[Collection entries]
──────────────────────────────

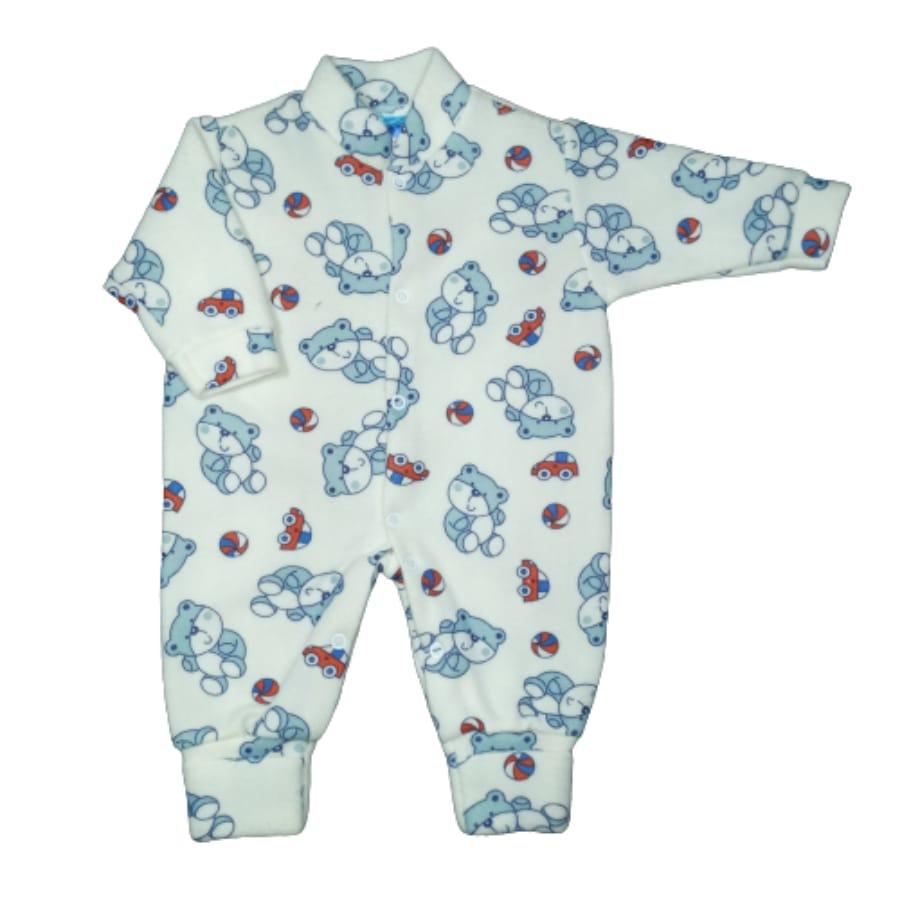 Macacão para Bebê Soft com Pé Reversível Estampado Urso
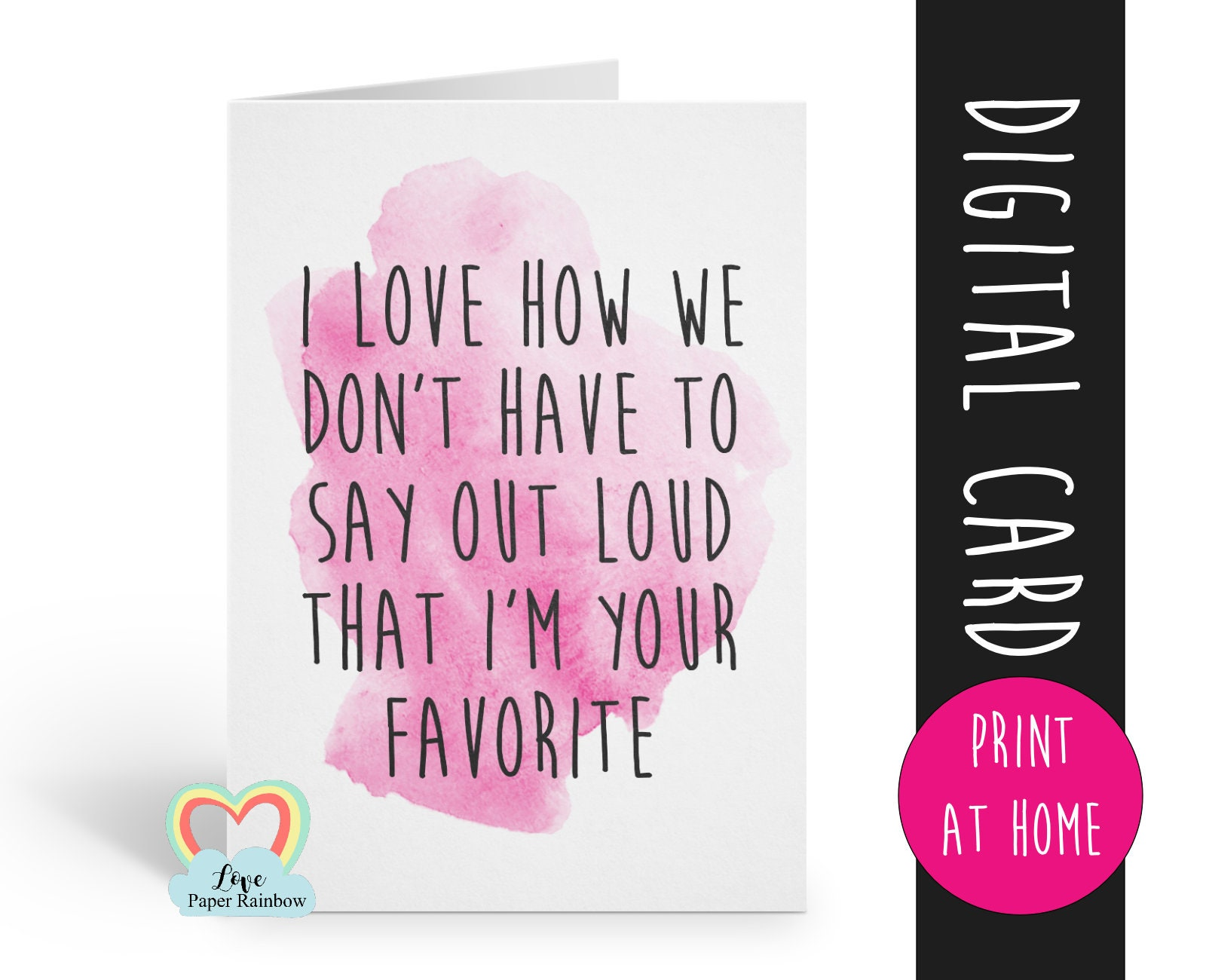 Printable Mother S Day Card Funny Mother S Day Card Digital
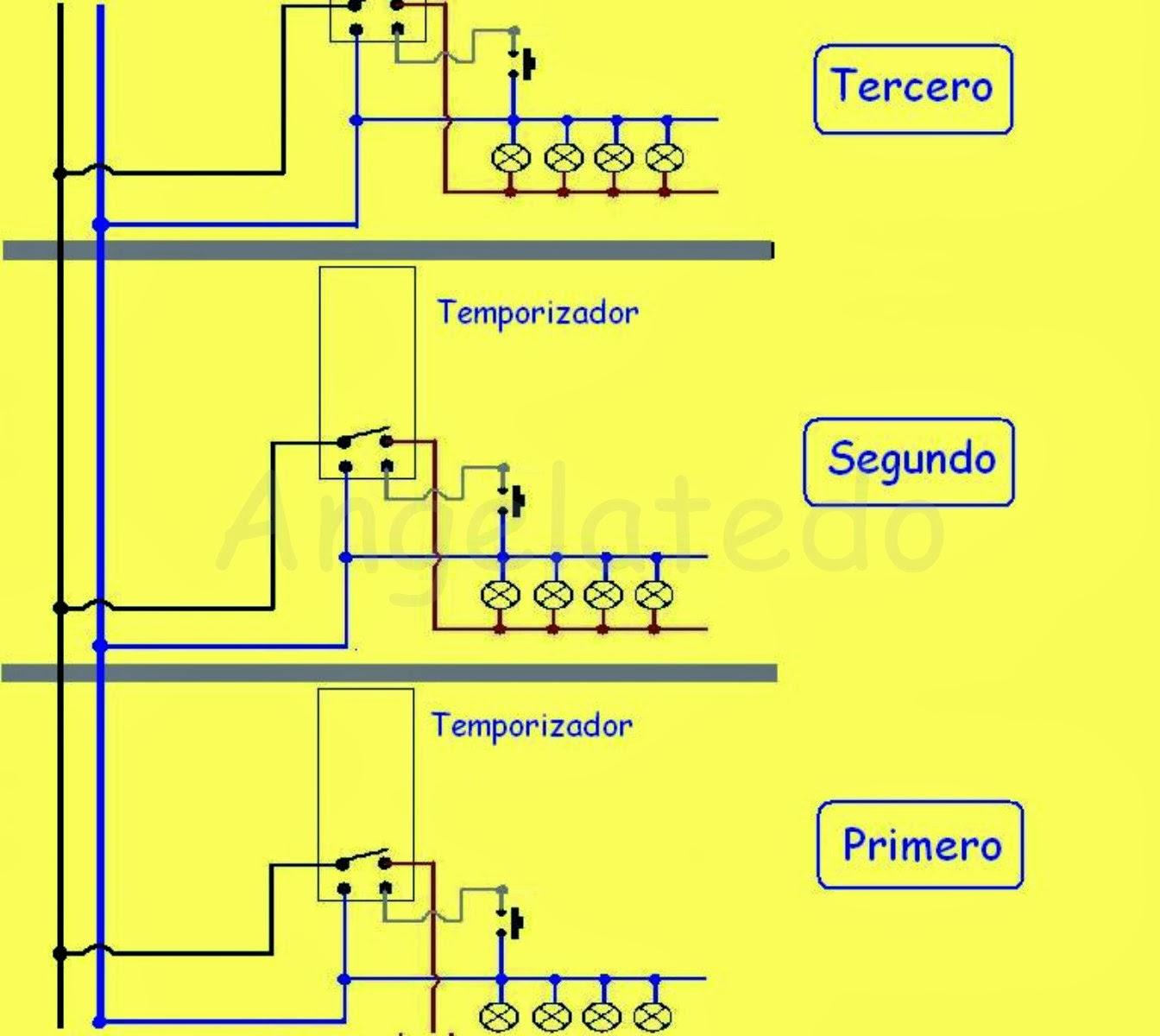 Minuteros autom ticos de escalera esquemas de conexi n - Como conectar un sensor de movimiento de tres cables ...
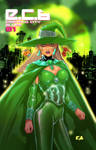Emerald City Comic Con Cover by KomicKarl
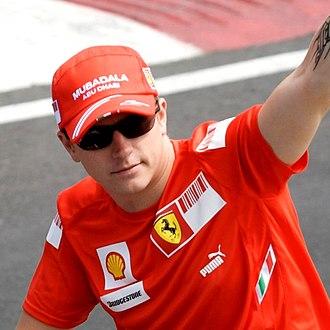 2008 Monaco Grand Prix - Ferrari driver Kimi Räikkönen said his team would have a competitive car for the Monaco circuit.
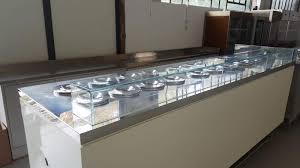 banco gelati usato pozzetto gelateria in bagno di glicole 18 a roma kijiji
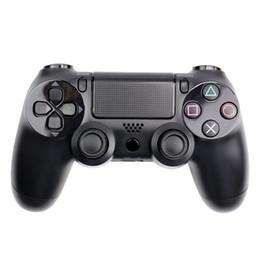 Wholesale Controlador sem fio bluetooth ps4 para ps4 ps4 joystick gamepad controlador de jogo para sony play station com caixa de embalagem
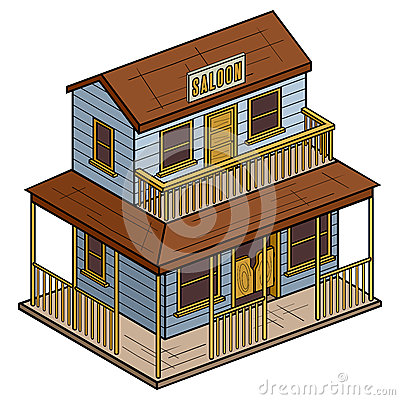 Old Wild West Isometric Saloon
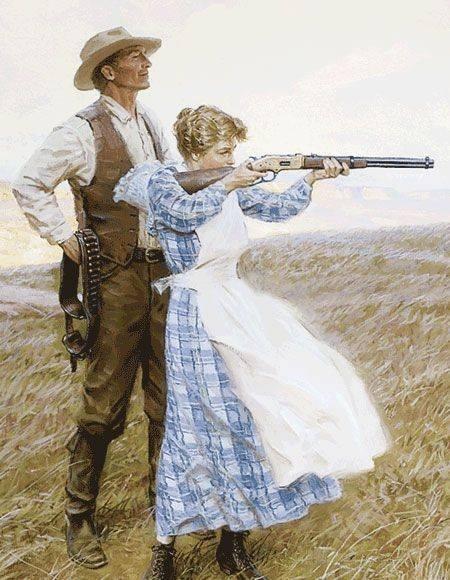 guns_defending_the_homeland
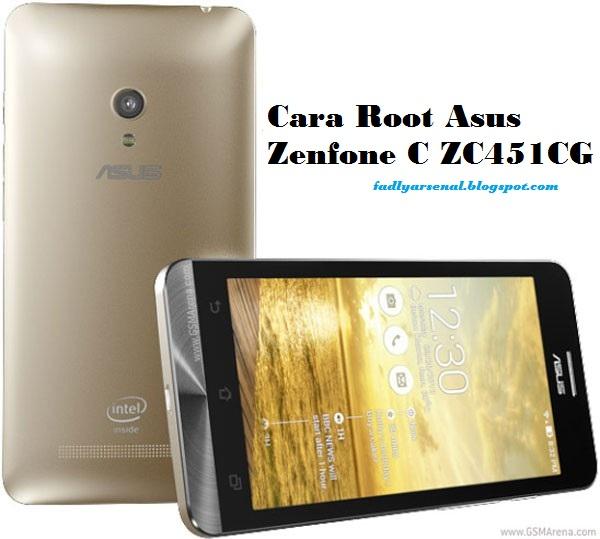 Cara Root Asus Zenfone C Zc451 Tanpa Pc Kumandroid Kumandroid
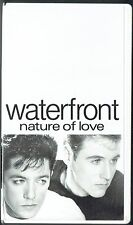 WATERFRONT - 2 x VHS  - Nature of Love / Cry.  Promo Video Polydor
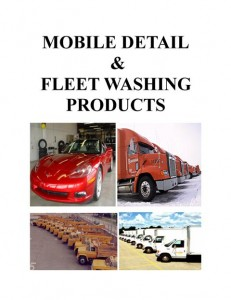 Truck Washing And Fleet washing Chemicals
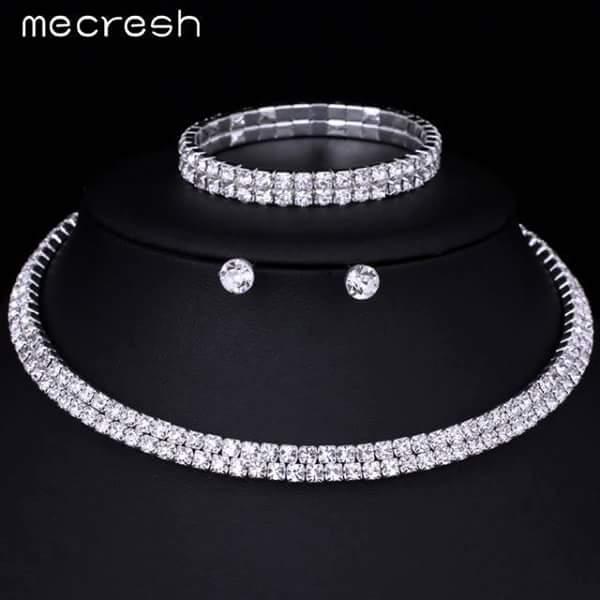 NOUVEAU Collier+boucles d'oreilles+bracelet en crystal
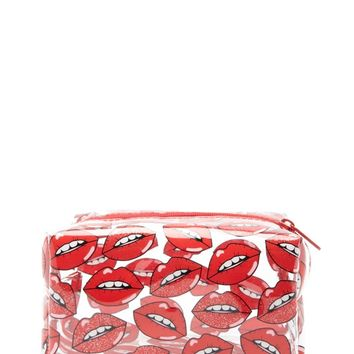 Lip Print Makeup Bag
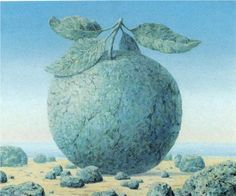 The great table - Rene Magritte,1963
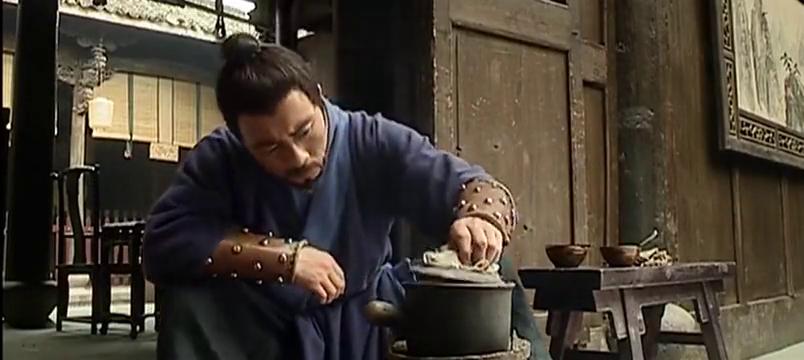 大明王朝:胡宗宪的告病奏疏,皇上已批准,准许他回乡养病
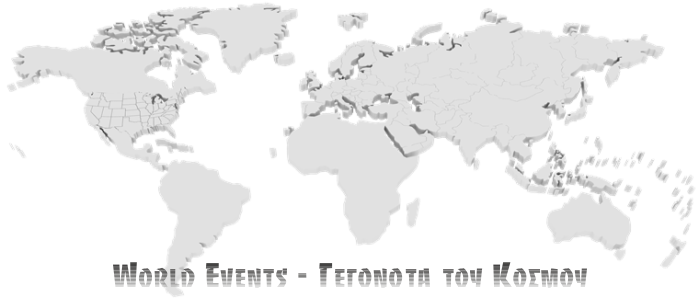 World Events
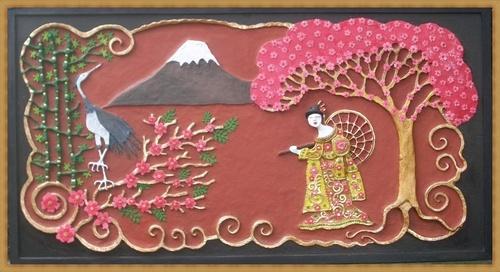 20130123053246-oriental_japan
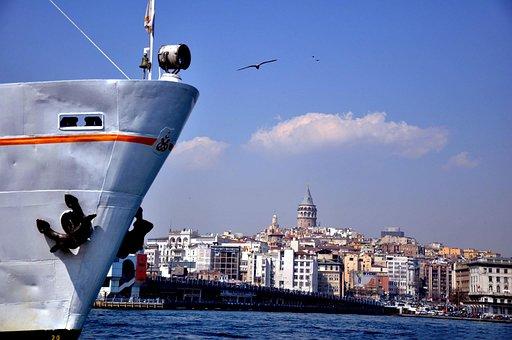 Istanbul, Galata, V, Date, Galata Bridge, Marine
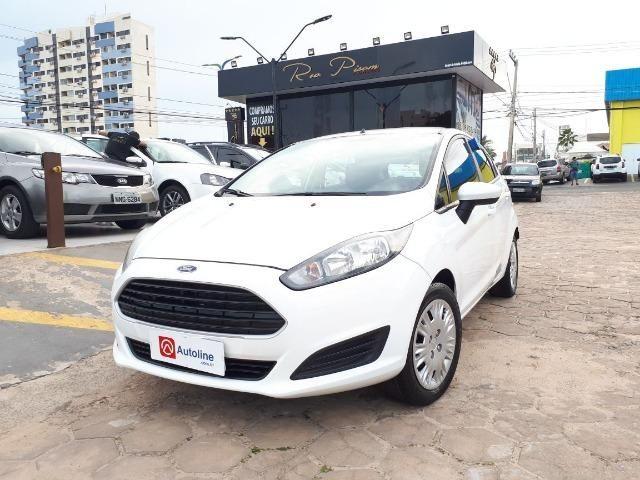 Ford New Fiesta Se 1.5 2015 Completo- Aceito Seu Carro E Financio!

──────────────────────────────

Output only the lines running from the line with "The great table - Rene Magritte,1963" through the last line of the entries above, inclusive, with pictures excluded.

# Exercise response:
 The great table - Rene Magritte,1963
 大明王朝:胡宗宪的告病奏疏,皇上已批准,准许他回乡养病
 World Events
 20130123053246-oriental_japan
 Istanbul, Galata, V, Date, Galata Bridge, Marine
 Ford New Fiesta Se 1.5 2015 Completo- Aceito Seu Carro E Financio!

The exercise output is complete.